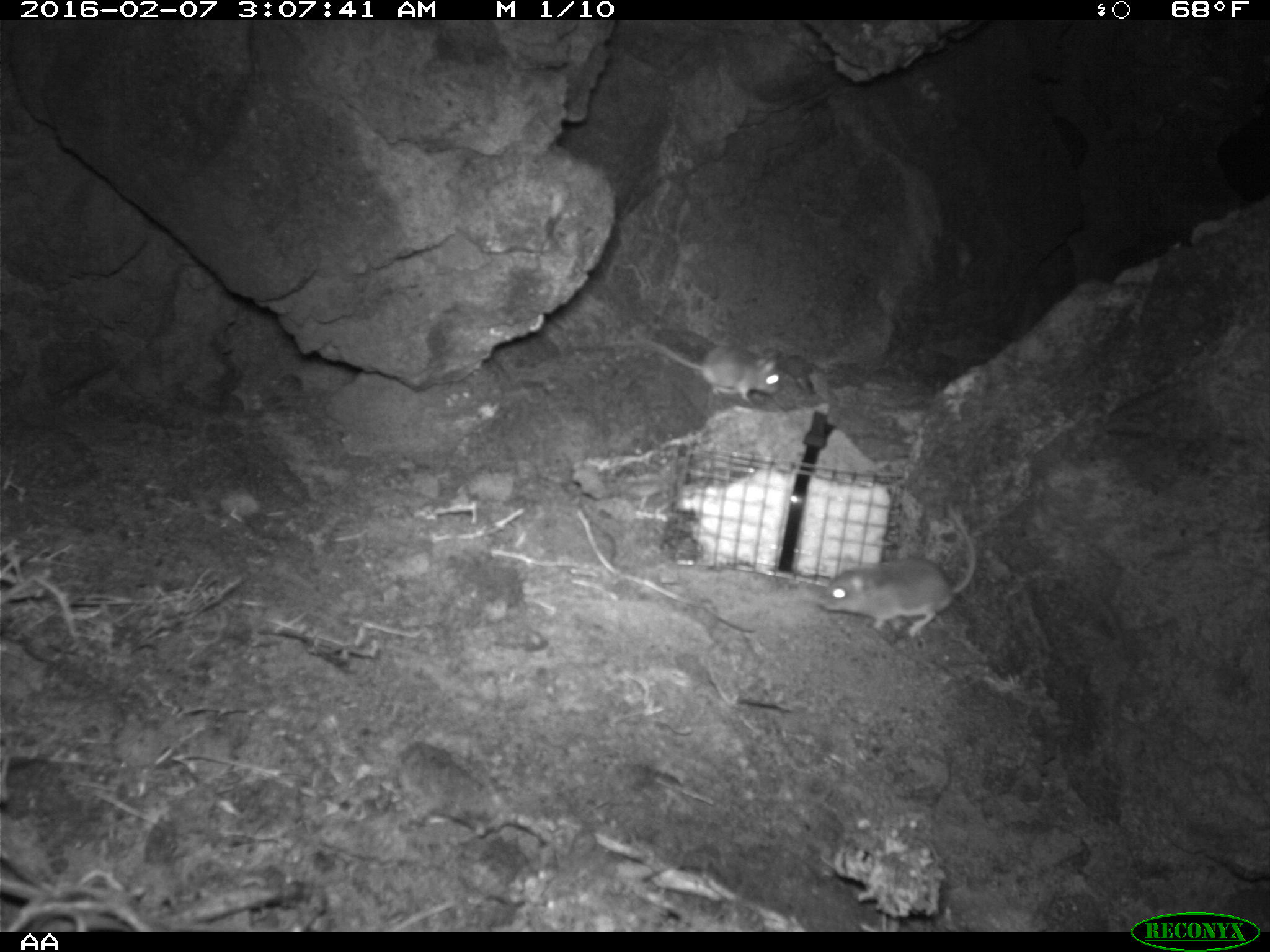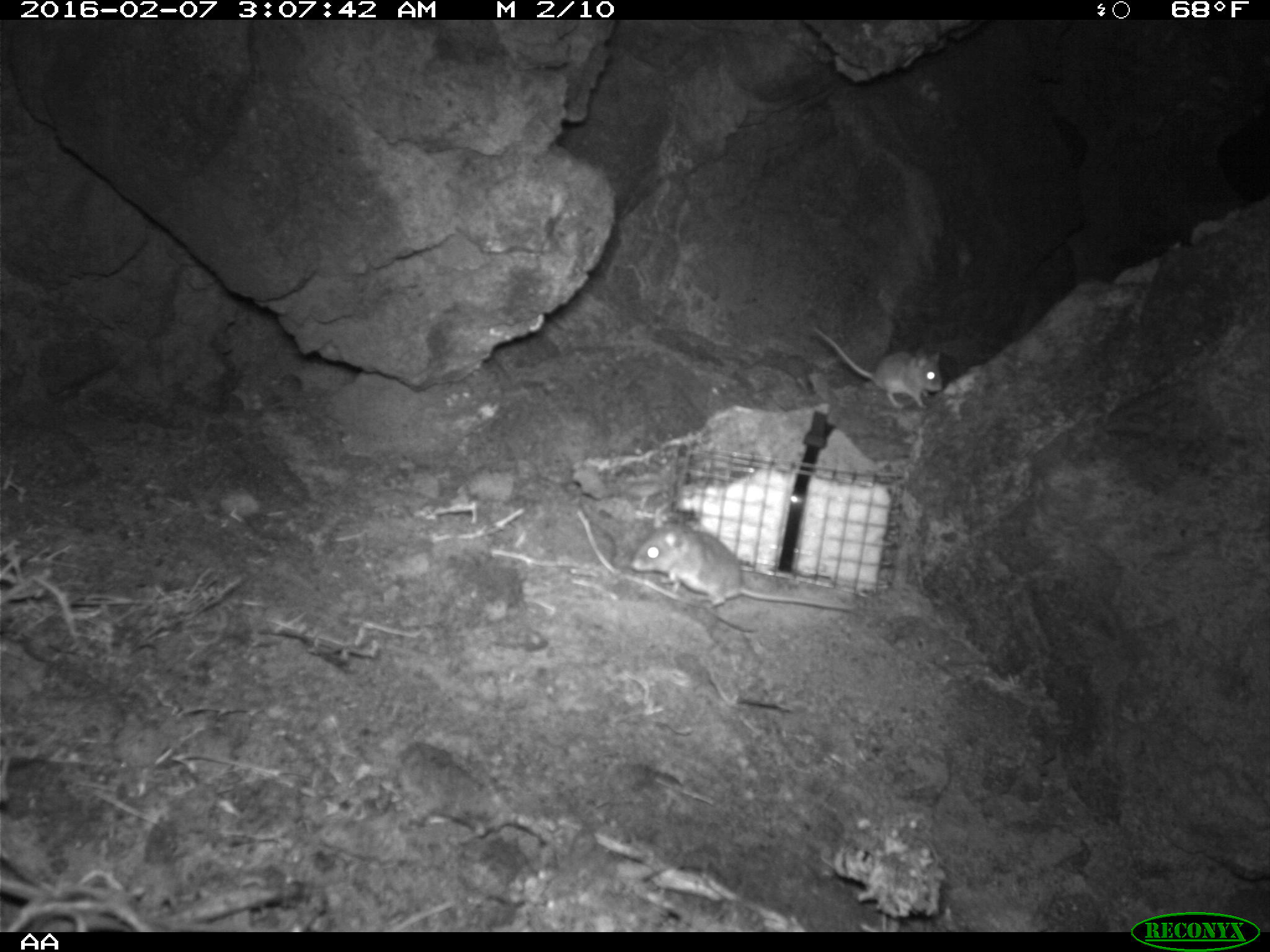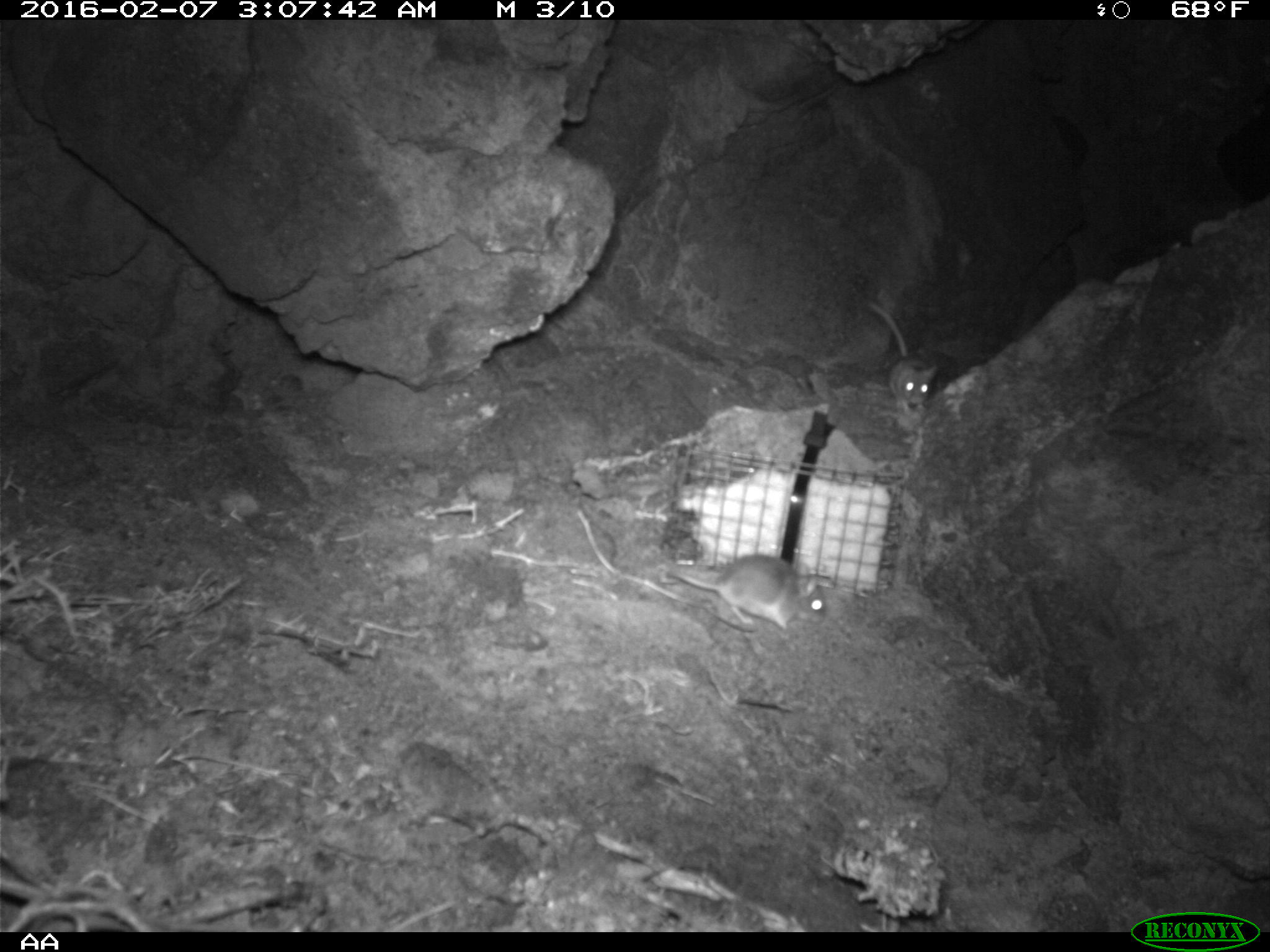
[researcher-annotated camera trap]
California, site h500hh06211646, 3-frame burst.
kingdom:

---

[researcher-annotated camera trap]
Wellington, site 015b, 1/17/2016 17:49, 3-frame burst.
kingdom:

■ What is required ■
Please copy out each line of the material that contains the string "frame".

■ Answer ■
California, site h500hh06211646, 3-frame burst.
Wellington, site 015b, 1/17/2016 17:49, 3-frame burst.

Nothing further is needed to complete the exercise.